Segundo o IBGE, os combustíveis apresentaram redução de 0,03% em março, com queda nos preços do gás veicular (-2,27%), do etanol (-0,61%) e da gasolina (-0,08%). Já o diesel teve alta de 3,77%.

No grupo Habitação, a energia elétrica residencial subiu 0,29%. No grupo Transportes, destaque para a alta das passagens aéreas (5,94%).

Meta de inflação e expectativas

O centro da meta oficial para o IPCA é de 3%, com margem de tolerância de 1,5 ponto percentual para mais ou menos.

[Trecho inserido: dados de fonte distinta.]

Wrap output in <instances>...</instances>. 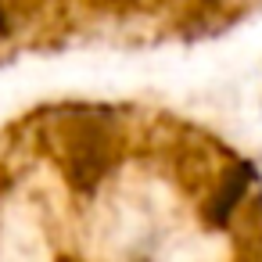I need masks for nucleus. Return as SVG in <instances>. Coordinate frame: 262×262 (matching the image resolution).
Listing matches in <instances>:
<instances>
[{
    "mask_svg": "<svg viewBox=\"0 0 262 262\" xmlns=\"http://www.w3.org/2000/svg\"><path fill=\"white\" fill-rule=\"evenodd\" d=\"M58 158L76 194H94L119 162V122L108 108H65L58 115Z\"/></svg>",
    "mask_w": 262,
    "mask_h": 262,
    "instance_id": "obj_1",
    "label": "nucleus"
},
{
    "mask_svg": "<svg viewBox=\"0 0 262 262\" xmlns=\"http://www.w3.org/2000/svg\"><path fill=\"white\" fill-rule=\"evenodd\" d=\"M255 183H258V169L251 162H230V165L215 169V180H212L205 205H201L205 226L208 230H230L237 223V215L244 212Z\"/></svg>",
    "mask_w": 262,
    "mask_h": 262,
    "instance_id": "obj_2",
    "label": "nucleus"
},
{
    "mask_svg": "<svg viewBox=\"0 0 262 262\" xmlns=\"http://www.w3.org/2000/svg\"><path fill=\"white\" fill-rule=\"evenodd\" d=\"M18 33V0H0V47Z\"/></svg>",
    "mask_w": 262,
    "mask_h": 262,
    "instance_id": "obj_3",
    "label": "nucleus"
},
{
    "mask_svg": "<svg viewBox=\"0 0 262 262\" xmlns=\"http://www.w3.org/2000/svg\"><path fill=\"white\" fill-rule=\"evenodd\" d=\"M58 262H79V258H69V255H61V258H58Z\"/></svg>",
    "mask_w": 262,
    "mask_h": 262,
    "instance_id": "obj_4",
    "label": "nucleus"
}]
</instances>
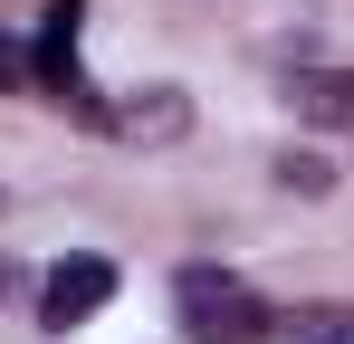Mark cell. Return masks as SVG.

Em seu Relatório de Política Monetária, divulgado nesta quinta, o Banco Central passou a projetar para 2026 uma inflação de 3,9%, ante projeção de 3,5% feita em dezembro do ano passado. A expectativa, porém, está abaixo da previsão do mercado financeiro, que é de 4,17% para 2026, segundo o último boletim Focus.

“Entre os fatores que contribuem para a alta das projeções, destacam-se a elevação do preço do petróleo e a revisão do hiato”, disse o BC, citando como fatores de baixa a valorização do real e queda marginal nas expectativas de mercado para os preços.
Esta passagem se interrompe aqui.